Monsieur le Ministre,
Mesdames, Messieurs,
Chers amis,
Comme chaque année, Monsieur le Président, vous avez bien voulu associer l'Outre-Mer aux travaux de votre Congrès, et je vous en remercie.
Vous témoignez ainsi de votre attachement aux collectivités ultramarines, et de l'implication de votre mouvement pour l'amélioration des conditions de vie de nos compatriotes d'outre-mer. Je tiens à souligner la qualité du travail mené entre l'Union et mon département ministériel, travail qui s'élargit désormais aux collectivités du Pacifique
Je me réjouis d'être une nouvelle fois parmi vous, et me félicite de constater que l'atelier que vous avez consacré aux questions du logement outre-mer a accueilli avant-hier un public nombreux.
Ces rencontres ont été enrichies cette année par la présence de nombreux élus, qui ont pu exprimer leurs attentes à la veille d'une plus grande implication des collectivités dans la politique du logement social.

• • • •

TÂCHE ASSIGNÉE 1 —
Répondez à ces questions sur le discours :
(a) À quelles collectivités le travail mené entre l'Union et le département ministériel s'élargit-il désormais ?
(b) À quelles questions l'atelier mentionné était-il consacré ?
(c) Par la présence de qui les rencontres ont-elles été enrichies cette année ?
TÂCHE ASSIGNÉE 2 — Quelles lignes de salutation ouvrent le discours, avant sa première phrase ?
TÂCHE ASSIGNÉE 3 — Transcrivez un passage du discours : commencez aux mots « Ces rencontres ont » et arrêtez-vous après « du logement social. ».

DONNÉES FOURNIES —
• • • •

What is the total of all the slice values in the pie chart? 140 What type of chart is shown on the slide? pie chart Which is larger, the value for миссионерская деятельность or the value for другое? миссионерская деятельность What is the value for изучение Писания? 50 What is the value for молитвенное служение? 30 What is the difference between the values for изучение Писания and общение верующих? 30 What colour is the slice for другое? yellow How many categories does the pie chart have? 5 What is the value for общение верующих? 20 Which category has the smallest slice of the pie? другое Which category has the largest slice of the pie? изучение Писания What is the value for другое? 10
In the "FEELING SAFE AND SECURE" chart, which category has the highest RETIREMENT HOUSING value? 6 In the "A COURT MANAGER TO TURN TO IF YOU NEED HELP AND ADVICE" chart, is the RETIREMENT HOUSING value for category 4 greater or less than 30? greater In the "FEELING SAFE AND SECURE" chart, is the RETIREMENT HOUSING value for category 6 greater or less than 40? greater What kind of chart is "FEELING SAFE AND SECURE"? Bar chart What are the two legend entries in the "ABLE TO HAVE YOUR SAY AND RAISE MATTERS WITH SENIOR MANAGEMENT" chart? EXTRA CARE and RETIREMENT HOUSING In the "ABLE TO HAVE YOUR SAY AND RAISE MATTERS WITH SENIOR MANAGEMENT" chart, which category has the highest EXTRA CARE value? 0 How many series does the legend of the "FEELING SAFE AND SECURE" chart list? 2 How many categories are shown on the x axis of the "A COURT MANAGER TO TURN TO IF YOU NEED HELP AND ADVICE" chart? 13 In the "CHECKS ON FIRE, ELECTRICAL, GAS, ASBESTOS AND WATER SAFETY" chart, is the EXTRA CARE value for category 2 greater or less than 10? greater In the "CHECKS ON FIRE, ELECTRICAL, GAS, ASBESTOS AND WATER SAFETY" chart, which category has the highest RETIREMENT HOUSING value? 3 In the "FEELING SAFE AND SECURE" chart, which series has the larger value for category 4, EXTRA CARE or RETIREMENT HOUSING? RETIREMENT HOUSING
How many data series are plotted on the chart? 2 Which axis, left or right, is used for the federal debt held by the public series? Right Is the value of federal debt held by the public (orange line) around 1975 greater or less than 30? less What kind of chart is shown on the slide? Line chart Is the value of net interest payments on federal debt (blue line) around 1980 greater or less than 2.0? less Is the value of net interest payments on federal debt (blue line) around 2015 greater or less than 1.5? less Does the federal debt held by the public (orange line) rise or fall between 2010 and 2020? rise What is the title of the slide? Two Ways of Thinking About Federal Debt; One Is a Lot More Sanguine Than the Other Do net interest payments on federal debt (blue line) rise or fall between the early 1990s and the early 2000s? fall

• • • •

SOLUTION DU PROBLÈME 1 —
(a) Aux collectivités du Pacifique.
(b) Aux questions du logement outre-mer.
(c) Par la présence de nombreux élus.

SOLUTION DU PROBLÈME 2 —
- Monsieur le Ministre
- Mesdames, Messieurs
- Chers amis

SOLUTION DU PROBLÈME 3 —
Ces rencontres ont été enrichies cette année par la présence de nombreux élus, qui ont pu exprimer leurs attentes à la veille d'une plus grande implication des collectivités dans la politique du logement social.